--- Dataset excerpt ---

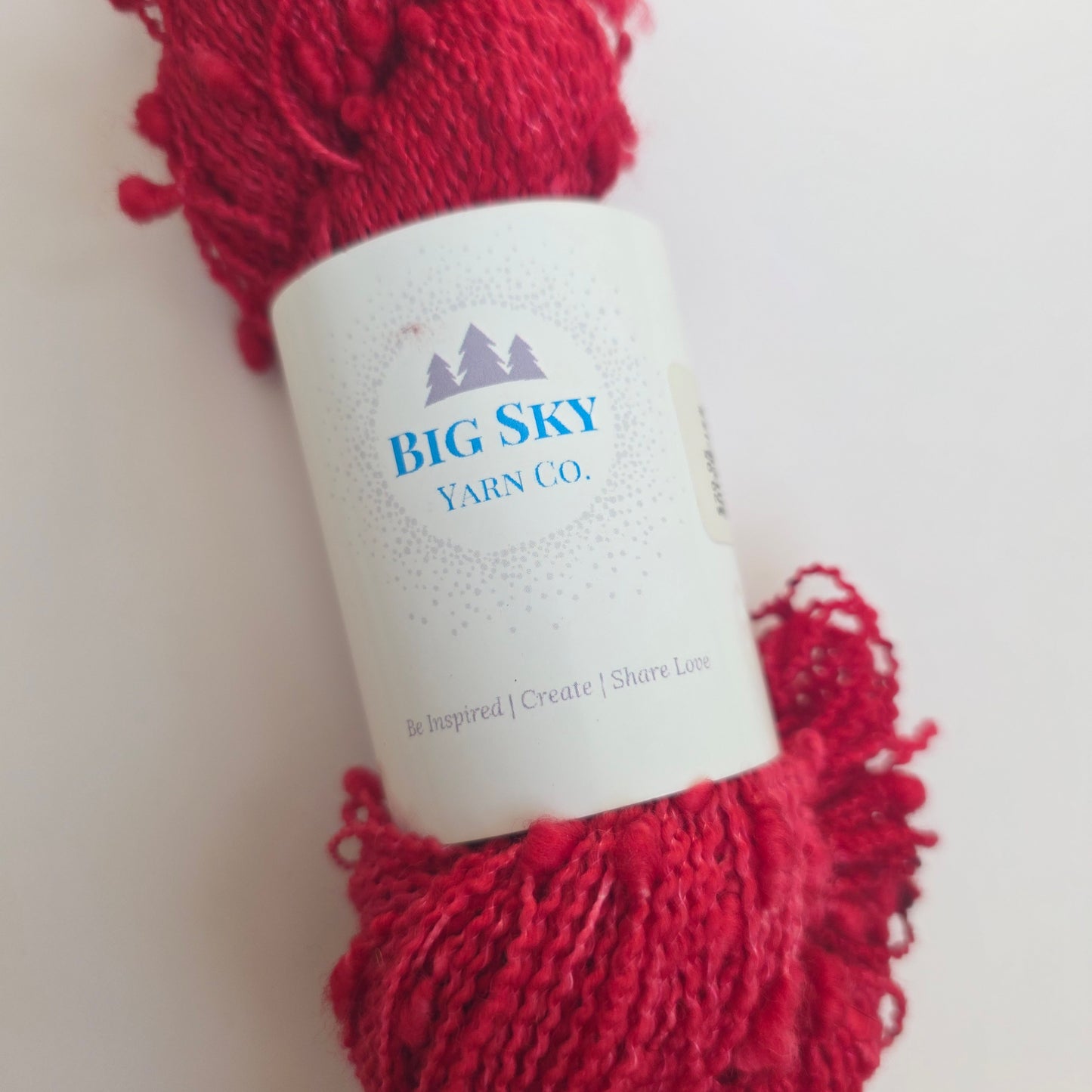 Big Sky Yarn Co Slub sock fingering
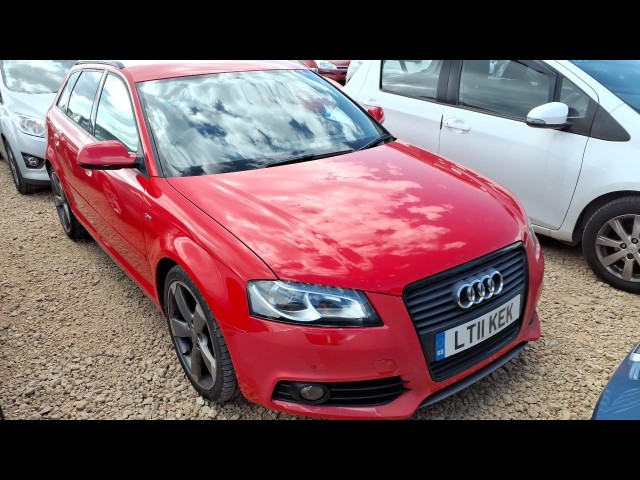 BUY AUDI A3 S LINE SP EDTN TDI 138 2011 SPORTBACK TDI S LINE SPECIAL EDITION, Newark Motor Auctions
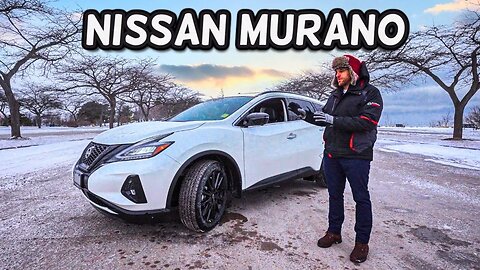 2023 Nissan Murano SL Midnight Edition Review and Test Drive Your Next SUV or wait for the Redesign?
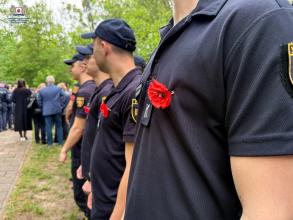 Представники Львівського державного університету безпеки життєдіяльності та здобувачі освіти вшанували пам’ять жертв Другої світової війни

--- What to produce ---
What this calls for is the material above set down exactly, pictures excluded.

--- Response area ---
 Big Sky Yarn Co Slub sock fingering
 BUY AUDI A3 S LINE SP EDTN TDI 138 2011 SPORTBACK TDI S LINE SPECIAL EDITION, Newark Motor Auctions
 2023 Nissan Murano SL Midnight Edition Review and Test Drive Your Next SUV or wait for the Redesign?
 Представники Львівського державного університету безпеки життєдіяльності та здобувачі освіти вшанували пам’ять жертв Другої світової війни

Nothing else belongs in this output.